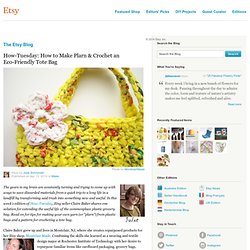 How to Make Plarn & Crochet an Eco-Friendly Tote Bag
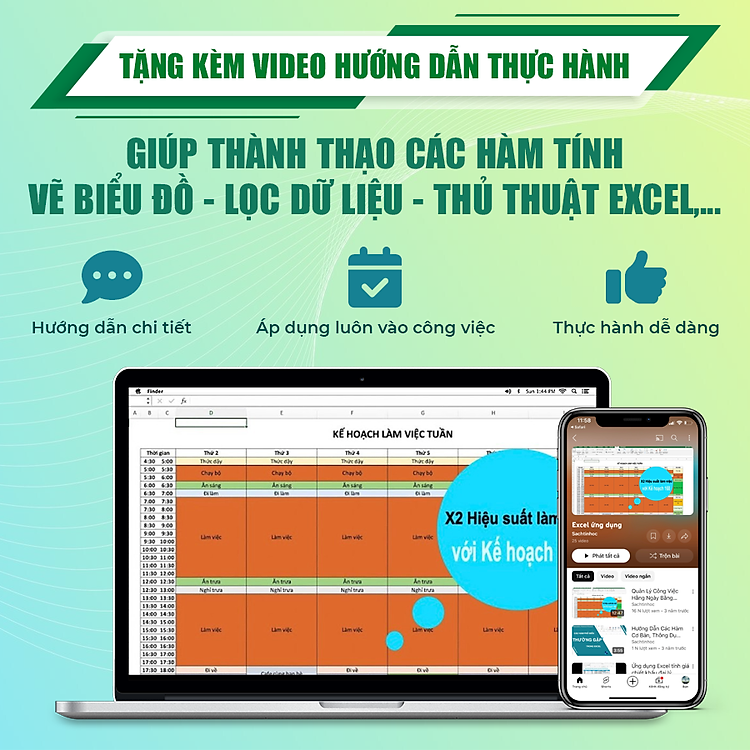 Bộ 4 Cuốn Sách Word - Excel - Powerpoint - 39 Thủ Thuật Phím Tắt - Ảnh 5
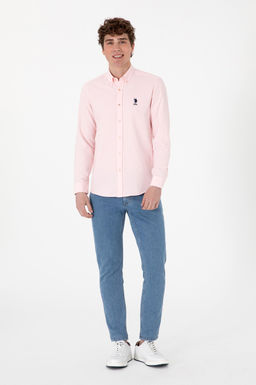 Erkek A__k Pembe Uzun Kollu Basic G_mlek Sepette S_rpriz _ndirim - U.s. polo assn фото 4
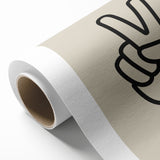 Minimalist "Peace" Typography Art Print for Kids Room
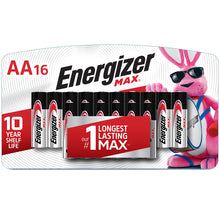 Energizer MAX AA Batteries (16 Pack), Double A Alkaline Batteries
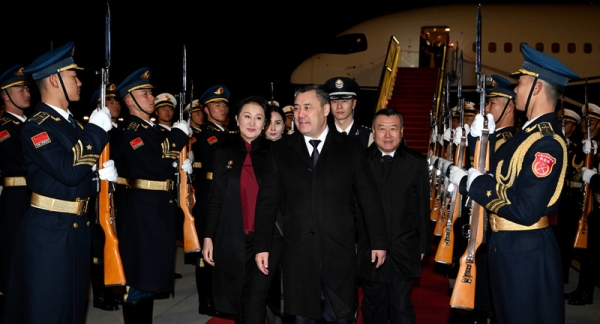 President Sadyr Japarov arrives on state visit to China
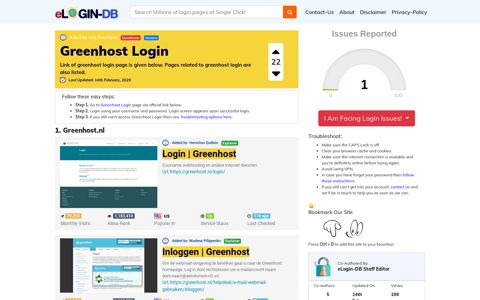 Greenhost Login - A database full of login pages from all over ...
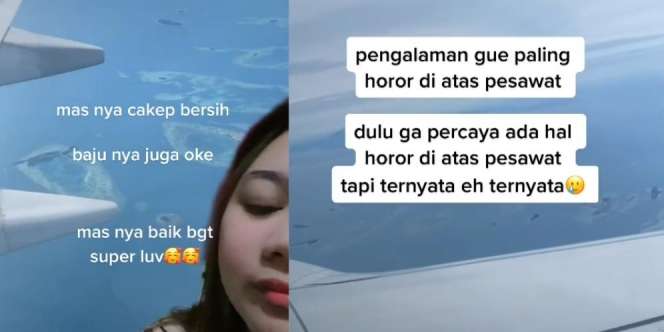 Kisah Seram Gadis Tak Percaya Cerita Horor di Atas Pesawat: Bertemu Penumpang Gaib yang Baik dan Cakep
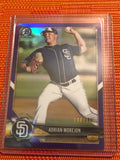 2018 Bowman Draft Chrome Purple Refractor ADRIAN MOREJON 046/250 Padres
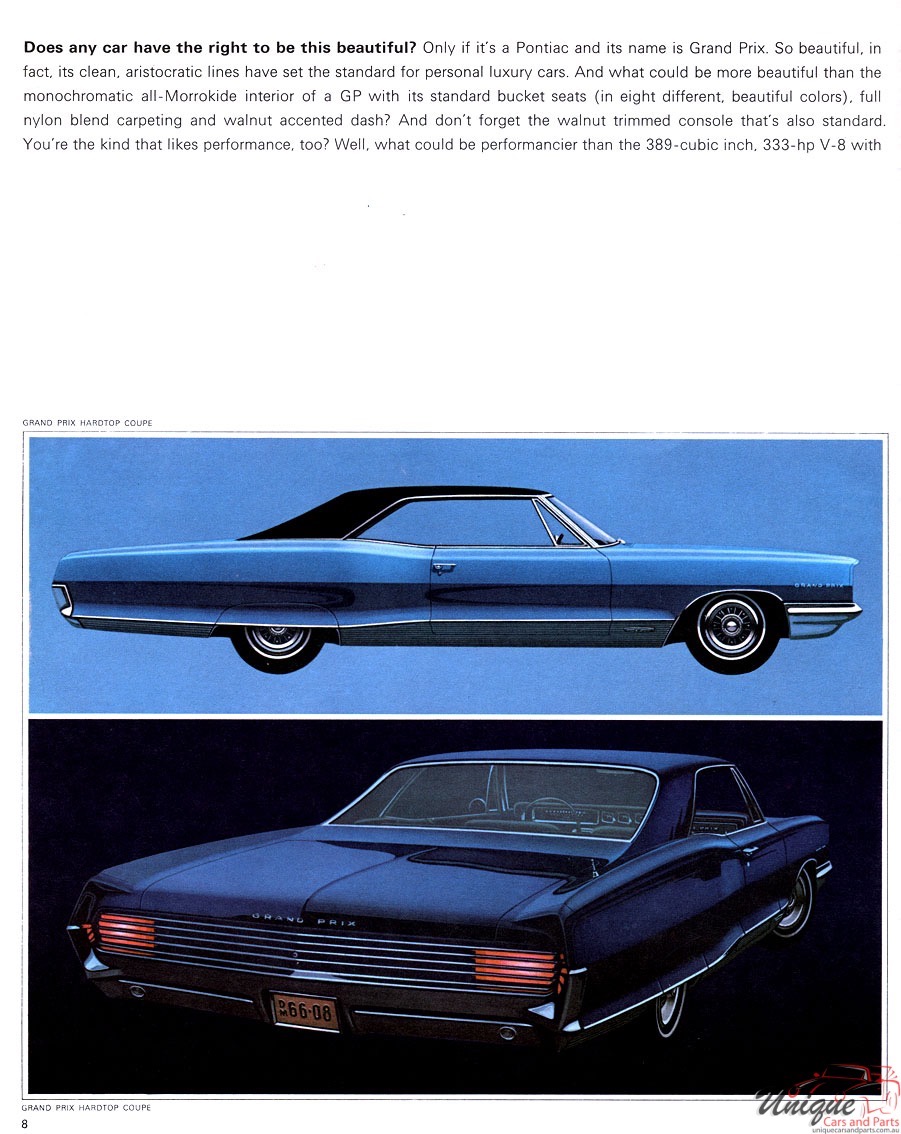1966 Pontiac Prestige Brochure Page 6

#### [Task to carry out]
Output the listing exactly. Leave out any image.

#### [Response to this task]
 How to Make Plarn & Crochet an Eco-Friendly Tote Bag
 Bộ 4 Cuốn Sách Word - Excel - Powerpoint - 39 Thủ Thuật Phím Tắt - Ảnh 5
 Erkek A__k Pembe Uzun Kollu Basic G_mlek Sepette S_rpriz _ndirim - U.s. polo assn фото 4
 Minimalist "Peace" Typography Art Print for Kids Room
 Energizer MAX AA Batteries (16 Pack), Double A Alkaline Batteries
 President Sadyr Japarov arrives on state visit to China
 Greenhost Login - A database full of login pages from all over ...
 Kisah Seram Gadis Tak Percaya Cerita Horor di Atas Pesawat: Bertemu Penumpang Gaib yang Baik dan Cakep
 2018 Bowman Draft Chrome Purple Refractor ADRIAN MOREJON 046/250 Padres
1966 Pontiac Prestige Brochure Page 6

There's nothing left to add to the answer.